My husband has been offerred a job in Lisbon to start next May 2011.

I am delighted but he isnt keen to move, his only complaint is that the sea is cold Hmmm !

So I need to do my research and persuade him !

We have 2 children aged 7 and 9 and some cats

Currently we live in Switzerland and hubby loves it here, more than me.
Ok may I ask

Pretty places to live , sea views within 45 mins commute to Lisbon , 

What is the school system like and are there any Britsh or International schools?

Shopping....plenty of malls and general ease of life to get hold of most of what you want, take aways etc

Child friendly and plenty of things for kids

Cost of living, eg food , eating out and avergae price of a 4 bedroom villa in nice area

Places to avoid living inc, over crowded holiday resorts

Sorry to bombard you with so many questions, but if anyone can give me a general idea that would be great

many thanks

caroline


----------



## silvers (Sep 22, 2008)

Hi Caroline the explorer,
Your situation is quite complex and I would need to know some more personal info about what you want. I am sure I can help you. Please email me at [email protected]
p.s. I don't charge for my help.


----------



## PETERFC (Apr 3, 2009)

*Reply*

A long time ago i put my email address on another Forum. Within weeks i was getting junk mail often. I got rid of the email and now if i leave an email it will be like the example below.

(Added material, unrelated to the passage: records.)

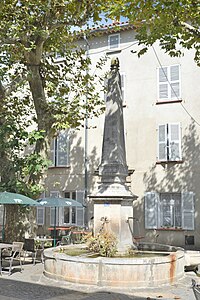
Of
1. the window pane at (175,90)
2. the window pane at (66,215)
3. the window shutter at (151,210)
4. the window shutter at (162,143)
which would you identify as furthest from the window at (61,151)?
the window pane at (175,90)

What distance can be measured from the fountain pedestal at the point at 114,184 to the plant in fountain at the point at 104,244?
0.33m

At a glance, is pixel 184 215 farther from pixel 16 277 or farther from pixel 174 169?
pixel 16 277

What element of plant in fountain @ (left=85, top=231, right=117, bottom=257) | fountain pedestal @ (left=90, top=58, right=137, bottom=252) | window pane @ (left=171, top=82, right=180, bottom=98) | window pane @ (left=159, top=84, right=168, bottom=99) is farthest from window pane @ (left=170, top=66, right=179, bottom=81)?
plant in fountain @ (left=85, top=231, right=117, bottom=257)

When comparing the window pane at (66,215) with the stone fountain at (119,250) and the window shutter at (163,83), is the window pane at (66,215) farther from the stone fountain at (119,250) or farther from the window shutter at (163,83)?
the stone fountain at (119,250)

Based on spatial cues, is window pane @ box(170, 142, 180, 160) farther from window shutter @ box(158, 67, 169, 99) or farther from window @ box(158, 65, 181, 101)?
window shutter @ box(158, 67, 169, 99)

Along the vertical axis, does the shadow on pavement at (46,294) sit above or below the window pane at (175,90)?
below

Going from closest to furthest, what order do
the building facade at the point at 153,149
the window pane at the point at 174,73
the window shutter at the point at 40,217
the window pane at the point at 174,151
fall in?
the building facade at the point at 153,149
the window pane at the point at 174,151
the window pane at the point at 174,73
the window shutter at the point at 40,217

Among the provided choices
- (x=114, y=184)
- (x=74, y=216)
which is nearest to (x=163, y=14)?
(x=114, y=184)

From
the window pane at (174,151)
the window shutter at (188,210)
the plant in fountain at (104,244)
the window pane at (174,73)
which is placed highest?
the window pane at (174,73)

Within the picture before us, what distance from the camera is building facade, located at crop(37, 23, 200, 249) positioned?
1739cm

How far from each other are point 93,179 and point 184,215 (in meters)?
4.96

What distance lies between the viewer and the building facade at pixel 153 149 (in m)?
17.4

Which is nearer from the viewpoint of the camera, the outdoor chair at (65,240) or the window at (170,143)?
the outdoor chair at (65,240)

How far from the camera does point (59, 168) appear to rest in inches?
806
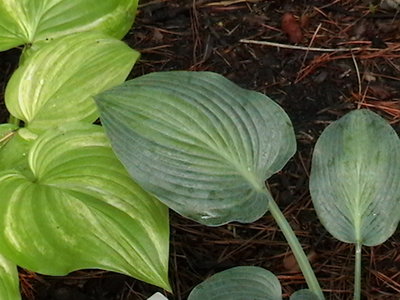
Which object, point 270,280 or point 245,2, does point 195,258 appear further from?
point 245,2

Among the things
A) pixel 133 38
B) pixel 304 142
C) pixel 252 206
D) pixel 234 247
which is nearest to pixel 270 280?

On the Net for information searches there are things called Bots. These Bots search for information but also what else do they search for, Email address's? where else do the junk mail senders get there information from? from Forums like this when an email has been put in full.

Practise safe computing!!!!

Peter 

myname at me.com

BotSpot ®: the spot for all bots


----------



## thepilotswife (Nov 22, 2009)

dora2505 said:


> Hi there,
> 
> My husband has been offerred a job in Lisbon to start next May 2011.
> 
> ...


Only have a few moments as my laptop battery needs recharging- I'll be quick with some answers!

Sea- cold, yes.  Wetsuit-yes! Then, it's fine. Feels very good in the summer, actually. Good surfing, wind surfing in Guincho. 
Schools- lots of British/International schools around Lisbon. St Dominics, St Julians, St James, IPS(can't remember exactly- International Preparatory School?) are only the ones I can name. There are many more.
Areas- near Lisbon, lots of sea views to be had within 20-30 minutes drive. Biscaia, Malveira da Serra, Cascais, Estoril- Estoril and Cascais tend to be more touristy in the summer, which I don't mind much since I'm still somewhat of a tourist myself. 
Malls- plenty of them around, big ones, small ones, plus Ikea(2 in Lisbon area).

All I have time for right now. I've only been in Portugal for 2.5 months and so far, we love it here. We live in Cascais and love where we are. No sea view, but we are a 5 minute drive from the sea, far enough away but close to everything.


----------



## notlongnow (May 21, 2009)

Wow - a lot of questions. We made the move a year ago and don't regret a thing. I have kept a blog since I moved here and image it will be of interest to you, particularly the post on cost of living a couple of weeks back.

Good luck

B


----------



## acasey (Apr 28, 2010)

Hi, we are on an expat contract and live near Sintra, we have been here 2 years now, and love it, my children are 7 and 10 and go to the American school in Linho. We are into mountain biking and can cycle to the hills from where we live, and are 20 mins from Lisbon and 10 mins away from Cascais (my favourite town) and 15 mins from various other lovely beaches. Plenty of shopping malls, the Portuguese seem to love them!!! Being british, we don't find the sea cold, and unless am surfing, don't feel the need to wear wetsuits, even 2 weeks ago, we were swimming in the sea!!!! Go for it. Alison


----------